* Required tasks:
A. Name every publisher that appears in the book notices below, counting each one only once.
B. Pick up the book notices below where they stop and keep writing them.

Axioms to Grind & Rhyme and Punishment
These posthumously published tomes by Richard Armour ’27 were edited by his son, Geoff Armour ’63. Axioms to Grind includes 900 of Armour’s famed aphorisms. Rhyme and Punishment is his autobiography.
Phoenix Publishing Group 2012 / 225 pages / $14.95
Phoenix Publishing Group 2013 / 122 pages / $14.95
Quest
In a visually stunning sequel to his Caldecott Honor-winning picture book Journey, Aaron Becker ’96 offers the second installment in an intended trilogy of brightly colored fantasy adventures without words.
Candlewick 2014 / 40 pages / $15.99
Clavichord for Beginners
Joan Benson ’46, a champion of the clavichord in the modern world, offers a method book for practitioners and enthusiasts alike, including a master class DVD and a CD of Benson performing.
Indiana University Press 2014 / 144 pages / $50.00
The Shelburne Escape Line
Reanne Hemingway-Douglass ’63 tells the little-known World War II story of an escape route that the French Resistance used to rescue Allied airmen shot down over France.
Cave Art Press 2014 / 104 pages / $18.95
Plato’s Rivalry with Medicine
A Struggle and Its Dissolution
Susan Levin ’84, professor of philosophy at Smith College, examines the famous philosopher’s evolving engagement with the subject of medicine and argues that his works have much to offer in the world of bioethics.

* Excerpted data:
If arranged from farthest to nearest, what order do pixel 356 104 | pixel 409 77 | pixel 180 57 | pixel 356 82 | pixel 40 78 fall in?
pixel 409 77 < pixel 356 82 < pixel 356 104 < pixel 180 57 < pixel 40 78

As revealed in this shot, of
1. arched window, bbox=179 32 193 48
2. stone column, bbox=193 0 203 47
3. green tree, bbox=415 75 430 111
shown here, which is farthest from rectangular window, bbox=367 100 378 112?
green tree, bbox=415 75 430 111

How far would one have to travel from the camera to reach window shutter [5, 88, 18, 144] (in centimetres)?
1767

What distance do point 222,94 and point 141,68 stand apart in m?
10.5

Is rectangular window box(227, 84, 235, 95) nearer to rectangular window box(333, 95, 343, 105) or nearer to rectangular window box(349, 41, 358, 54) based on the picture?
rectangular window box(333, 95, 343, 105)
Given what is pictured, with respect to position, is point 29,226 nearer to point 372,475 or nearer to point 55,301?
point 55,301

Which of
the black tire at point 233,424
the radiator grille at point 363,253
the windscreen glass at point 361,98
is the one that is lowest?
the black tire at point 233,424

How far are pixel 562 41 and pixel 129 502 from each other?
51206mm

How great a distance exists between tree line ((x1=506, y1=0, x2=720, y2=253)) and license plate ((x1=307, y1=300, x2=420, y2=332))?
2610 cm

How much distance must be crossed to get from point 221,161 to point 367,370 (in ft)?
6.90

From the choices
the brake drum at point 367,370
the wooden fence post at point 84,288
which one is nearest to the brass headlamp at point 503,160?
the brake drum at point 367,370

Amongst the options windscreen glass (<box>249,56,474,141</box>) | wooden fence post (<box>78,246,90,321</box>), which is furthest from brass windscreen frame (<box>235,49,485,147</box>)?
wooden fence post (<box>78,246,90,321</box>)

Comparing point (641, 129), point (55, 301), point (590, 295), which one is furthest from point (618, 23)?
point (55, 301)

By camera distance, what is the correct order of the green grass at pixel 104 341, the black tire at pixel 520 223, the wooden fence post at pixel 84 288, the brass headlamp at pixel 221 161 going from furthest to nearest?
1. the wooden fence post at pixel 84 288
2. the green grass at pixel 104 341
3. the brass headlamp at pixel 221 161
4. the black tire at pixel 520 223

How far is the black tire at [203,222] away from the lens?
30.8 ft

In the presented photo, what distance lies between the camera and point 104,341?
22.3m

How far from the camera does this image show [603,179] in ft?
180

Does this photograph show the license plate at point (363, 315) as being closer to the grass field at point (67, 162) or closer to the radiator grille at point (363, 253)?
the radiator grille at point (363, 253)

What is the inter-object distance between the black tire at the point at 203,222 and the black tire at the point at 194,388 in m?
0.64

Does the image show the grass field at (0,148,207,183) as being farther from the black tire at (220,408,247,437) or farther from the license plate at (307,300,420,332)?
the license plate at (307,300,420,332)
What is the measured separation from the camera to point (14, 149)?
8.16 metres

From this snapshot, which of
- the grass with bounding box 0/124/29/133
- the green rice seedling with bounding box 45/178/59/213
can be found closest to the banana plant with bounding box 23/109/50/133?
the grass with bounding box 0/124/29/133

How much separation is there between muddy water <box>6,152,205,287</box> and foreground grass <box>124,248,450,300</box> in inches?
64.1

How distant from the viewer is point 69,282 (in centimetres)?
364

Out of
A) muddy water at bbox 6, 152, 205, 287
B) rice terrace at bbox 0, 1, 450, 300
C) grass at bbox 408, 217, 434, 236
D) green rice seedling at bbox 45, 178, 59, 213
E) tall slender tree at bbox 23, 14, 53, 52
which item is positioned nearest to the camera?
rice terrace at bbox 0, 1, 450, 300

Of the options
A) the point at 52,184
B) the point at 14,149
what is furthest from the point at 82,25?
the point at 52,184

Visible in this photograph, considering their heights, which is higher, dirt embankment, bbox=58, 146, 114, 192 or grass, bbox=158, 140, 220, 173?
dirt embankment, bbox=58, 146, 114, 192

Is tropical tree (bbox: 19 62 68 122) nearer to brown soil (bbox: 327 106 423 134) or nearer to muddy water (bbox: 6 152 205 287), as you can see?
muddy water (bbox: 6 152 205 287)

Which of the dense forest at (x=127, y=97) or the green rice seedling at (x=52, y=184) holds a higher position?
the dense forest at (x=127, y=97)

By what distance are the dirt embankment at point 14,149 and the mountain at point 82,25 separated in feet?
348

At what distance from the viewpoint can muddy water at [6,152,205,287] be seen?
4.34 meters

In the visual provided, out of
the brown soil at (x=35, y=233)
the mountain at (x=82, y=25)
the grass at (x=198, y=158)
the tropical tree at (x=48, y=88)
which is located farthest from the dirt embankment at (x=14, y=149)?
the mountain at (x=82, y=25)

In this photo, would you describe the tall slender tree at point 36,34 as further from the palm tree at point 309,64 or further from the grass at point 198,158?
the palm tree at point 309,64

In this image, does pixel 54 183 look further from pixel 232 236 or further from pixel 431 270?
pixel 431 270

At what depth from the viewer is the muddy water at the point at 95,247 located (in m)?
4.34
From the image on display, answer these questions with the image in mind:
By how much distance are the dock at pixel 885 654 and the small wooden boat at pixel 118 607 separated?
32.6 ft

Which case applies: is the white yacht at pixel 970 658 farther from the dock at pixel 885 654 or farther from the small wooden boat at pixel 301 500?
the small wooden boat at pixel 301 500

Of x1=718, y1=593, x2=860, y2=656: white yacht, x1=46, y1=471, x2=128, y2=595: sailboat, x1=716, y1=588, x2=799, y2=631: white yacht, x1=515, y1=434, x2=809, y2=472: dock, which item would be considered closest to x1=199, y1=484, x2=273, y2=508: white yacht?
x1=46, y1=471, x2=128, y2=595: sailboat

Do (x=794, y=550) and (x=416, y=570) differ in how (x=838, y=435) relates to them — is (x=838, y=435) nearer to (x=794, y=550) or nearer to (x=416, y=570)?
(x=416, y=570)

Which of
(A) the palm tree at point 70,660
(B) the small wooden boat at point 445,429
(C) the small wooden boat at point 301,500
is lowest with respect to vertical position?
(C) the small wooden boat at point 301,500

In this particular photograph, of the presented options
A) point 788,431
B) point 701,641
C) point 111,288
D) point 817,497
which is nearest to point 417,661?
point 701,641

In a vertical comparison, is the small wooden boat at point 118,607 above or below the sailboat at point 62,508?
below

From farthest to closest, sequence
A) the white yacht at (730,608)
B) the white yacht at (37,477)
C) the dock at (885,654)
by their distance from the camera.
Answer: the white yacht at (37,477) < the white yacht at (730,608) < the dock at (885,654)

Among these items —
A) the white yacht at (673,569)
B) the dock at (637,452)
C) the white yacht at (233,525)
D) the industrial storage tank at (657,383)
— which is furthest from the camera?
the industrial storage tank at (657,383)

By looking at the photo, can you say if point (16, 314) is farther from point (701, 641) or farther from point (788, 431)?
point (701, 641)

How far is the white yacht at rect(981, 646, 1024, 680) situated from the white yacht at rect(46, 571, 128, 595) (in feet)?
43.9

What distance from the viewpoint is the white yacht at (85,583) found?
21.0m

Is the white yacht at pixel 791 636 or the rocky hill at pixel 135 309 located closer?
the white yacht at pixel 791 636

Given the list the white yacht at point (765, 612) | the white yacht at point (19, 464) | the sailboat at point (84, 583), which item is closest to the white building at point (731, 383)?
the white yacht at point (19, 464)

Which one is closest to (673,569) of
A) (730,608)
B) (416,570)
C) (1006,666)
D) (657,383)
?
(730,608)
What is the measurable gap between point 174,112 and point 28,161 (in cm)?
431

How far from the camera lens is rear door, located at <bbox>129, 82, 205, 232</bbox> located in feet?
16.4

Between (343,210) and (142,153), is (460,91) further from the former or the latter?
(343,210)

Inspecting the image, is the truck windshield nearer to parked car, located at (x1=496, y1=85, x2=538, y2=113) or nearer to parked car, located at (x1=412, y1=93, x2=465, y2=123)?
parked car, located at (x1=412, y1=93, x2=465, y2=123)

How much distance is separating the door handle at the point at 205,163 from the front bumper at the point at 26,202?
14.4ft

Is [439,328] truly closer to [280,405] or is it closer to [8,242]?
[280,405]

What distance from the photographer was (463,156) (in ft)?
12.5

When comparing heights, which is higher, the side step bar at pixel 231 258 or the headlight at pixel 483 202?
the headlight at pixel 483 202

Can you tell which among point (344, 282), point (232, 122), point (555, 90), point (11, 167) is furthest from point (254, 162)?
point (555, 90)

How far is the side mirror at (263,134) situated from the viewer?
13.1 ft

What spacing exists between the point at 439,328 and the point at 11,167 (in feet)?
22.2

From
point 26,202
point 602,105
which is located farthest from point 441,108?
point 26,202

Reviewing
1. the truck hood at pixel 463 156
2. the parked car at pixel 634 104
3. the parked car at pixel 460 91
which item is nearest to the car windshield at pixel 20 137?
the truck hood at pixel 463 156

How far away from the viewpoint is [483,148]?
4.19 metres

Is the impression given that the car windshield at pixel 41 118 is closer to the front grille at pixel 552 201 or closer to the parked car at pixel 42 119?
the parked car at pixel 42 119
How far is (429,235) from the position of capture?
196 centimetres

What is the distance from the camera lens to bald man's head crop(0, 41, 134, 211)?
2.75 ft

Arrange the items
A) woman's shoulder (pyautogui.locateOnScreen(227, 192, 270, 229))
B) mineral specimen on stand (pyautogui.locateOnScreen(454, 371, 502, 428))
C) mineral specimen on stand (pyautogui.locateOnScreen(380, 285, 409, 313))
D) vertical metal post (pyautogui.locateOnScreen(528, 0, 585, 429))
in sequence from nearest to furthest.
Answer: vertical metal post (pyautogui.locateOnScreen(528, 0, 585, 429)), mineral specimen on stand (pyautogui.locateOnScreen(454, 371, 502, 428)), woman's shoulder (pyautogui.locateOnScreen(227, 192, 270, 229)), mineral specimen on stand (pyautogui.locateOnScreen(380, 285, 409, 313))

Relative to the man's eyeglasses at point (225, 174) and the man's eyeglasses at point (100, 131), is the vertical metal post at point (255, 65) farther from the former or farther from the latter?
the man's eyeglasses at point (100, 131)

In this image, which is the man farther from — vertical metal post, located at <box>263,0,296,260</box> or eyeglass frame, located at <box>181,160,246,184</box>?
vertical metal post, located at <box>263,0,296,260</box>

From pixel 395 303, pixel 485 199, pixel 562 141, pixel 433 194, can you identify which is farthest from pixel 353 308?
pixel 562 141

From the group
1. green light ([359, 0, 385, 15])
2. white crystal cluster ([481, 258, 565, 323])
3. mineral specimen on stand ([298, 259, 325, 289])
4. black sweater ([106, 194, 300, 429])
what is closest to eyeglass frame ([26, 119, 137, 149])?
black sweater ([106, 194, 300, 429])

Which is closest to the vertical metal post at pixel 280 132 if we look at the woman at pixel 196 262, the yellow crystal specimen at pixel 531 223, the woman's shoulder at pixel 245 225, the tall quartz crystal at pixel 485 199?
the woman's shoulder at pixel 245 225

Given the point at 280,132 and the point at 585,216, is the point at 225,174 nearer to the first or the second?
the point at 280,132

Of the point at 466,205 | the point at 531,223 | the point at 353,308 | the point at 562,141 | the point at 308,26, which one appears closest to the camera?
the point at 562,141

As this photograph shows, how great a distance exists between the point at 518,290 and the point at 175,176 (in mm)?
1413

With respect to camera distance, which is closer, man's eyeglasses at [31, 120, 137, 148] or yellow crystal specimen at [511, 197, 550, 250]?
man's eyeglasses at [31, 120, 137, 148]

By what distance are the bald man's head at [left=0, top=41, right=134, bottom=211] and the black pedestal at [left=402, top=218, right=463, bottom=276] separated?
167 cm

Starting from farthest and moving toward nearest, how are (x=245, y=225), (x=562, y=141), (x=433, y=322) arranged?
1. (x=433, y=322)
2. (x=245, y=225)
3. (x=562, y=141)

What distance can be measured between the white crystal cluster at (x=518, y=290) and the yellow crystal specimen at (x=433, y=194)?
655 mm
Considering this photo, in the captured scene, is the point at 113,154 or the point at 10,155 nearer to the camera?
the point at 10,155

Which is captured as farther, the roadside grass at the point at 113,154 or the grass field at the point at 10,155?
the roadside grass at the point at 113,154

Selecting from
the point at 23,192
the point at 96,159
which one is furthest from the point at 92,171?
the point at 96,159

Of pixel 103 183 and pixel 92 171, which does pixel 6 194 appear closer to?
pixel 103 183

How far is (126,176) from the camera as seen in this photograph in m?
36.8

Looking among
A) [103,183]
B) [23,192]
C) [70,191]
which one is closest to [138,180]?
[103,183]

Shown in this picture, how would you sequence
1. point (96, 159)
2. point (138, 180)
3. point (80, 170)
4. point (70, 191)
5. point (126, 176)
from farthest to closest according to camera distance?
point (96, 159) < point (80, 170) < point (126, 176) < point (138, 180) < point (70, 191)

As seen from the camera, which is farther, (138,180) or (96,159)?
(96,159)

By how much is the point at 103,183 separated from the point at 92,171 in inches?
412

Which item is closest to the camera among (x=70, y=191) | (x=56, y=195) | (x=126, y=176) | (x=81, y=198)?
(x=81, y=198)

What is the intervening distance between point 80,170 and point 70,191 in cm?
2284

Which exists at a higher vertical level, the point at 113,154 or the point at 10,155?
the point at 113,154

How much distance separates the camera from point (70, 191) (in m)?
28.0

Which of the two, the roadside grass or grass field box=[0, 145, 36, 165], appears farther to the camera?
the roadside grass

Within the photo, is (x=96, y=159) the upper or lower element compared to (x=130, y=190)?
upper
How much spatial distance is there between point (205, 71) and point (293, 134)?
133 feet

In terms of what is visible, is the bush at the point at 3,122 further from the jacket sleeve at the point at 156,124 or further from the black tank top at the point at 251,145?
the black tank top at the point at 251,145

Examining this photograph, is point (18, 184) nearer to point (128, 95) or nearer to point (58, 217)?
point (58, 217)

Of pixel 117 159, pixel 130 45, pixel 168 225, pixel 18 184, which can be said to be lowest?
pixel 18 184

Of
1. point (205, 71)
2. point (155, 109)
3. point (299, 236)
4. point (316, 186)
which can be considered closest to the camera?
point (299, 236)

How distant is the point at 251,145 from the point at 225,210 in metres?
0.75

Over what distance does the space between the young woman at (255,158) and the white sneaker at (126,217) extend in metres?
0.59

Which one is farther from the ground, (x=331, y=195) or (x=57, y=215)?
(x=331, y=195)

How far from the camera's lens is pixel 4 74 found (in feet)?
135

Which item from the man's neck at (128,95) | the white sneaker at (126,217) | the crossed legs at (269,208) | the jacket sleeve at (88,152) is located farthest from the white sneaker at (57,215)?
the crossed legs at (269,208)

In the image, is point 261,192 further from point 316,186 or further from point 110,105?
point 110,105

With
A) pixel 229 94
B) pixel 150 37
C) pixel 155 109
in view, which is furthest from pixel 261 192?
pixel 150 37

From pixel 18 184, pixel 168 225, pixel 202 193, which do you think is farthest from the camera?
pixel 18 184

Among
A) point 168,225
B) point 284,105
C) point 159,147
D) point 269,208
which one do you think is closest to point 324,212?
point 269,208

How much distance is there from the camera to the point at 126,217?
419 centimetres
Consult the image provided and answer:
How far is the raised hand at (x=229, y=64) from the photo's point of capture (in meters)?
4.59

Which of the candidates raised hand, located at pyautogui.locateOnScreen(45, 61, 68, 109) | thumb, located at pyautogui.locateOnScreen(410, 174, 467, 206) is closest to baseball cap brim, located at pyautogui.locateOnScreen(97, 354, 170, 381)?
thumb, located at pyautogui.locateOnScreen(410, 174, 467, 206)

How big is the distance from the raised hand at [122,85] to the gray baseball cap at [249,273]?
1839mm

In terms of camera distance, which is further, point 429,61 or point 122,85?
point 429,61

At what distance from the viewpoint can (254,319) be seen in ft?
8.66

* Per-task outputs:
A. Phoenix Publishing Group, Candlewick, Indiana University Press, Cave Art Press

B.
Oxford University Press 2014 / 320 pages / $65.00
Fractured Legacy
In his sixth novel, Charles Neff ’54 revisits the Pacific Northwest, where a clash between an old family legacy, tribal land rights, and a marriage in trouble results in a suspicious death, threatening the lives of those who try to solve it.
Bennett & Hastings Publishing 2014 / 276 pages / $14.95
Sky Blue Stone
The Turquoise Trade in World History
Assistant Professor of History Arash Khazeni examines the origins, trade, and circulation of turquoise in the history of Islamic Eurasia and global encounters between empire and nature.
University of California Press 2014 / 216 pages / $29.95
Citizen
An American Lyric
A National Book Award finalist, Professor of English Claudia Rankine’s meditation on race recounts the racial aggressions of daily life in America in a progression of revealing vignettes.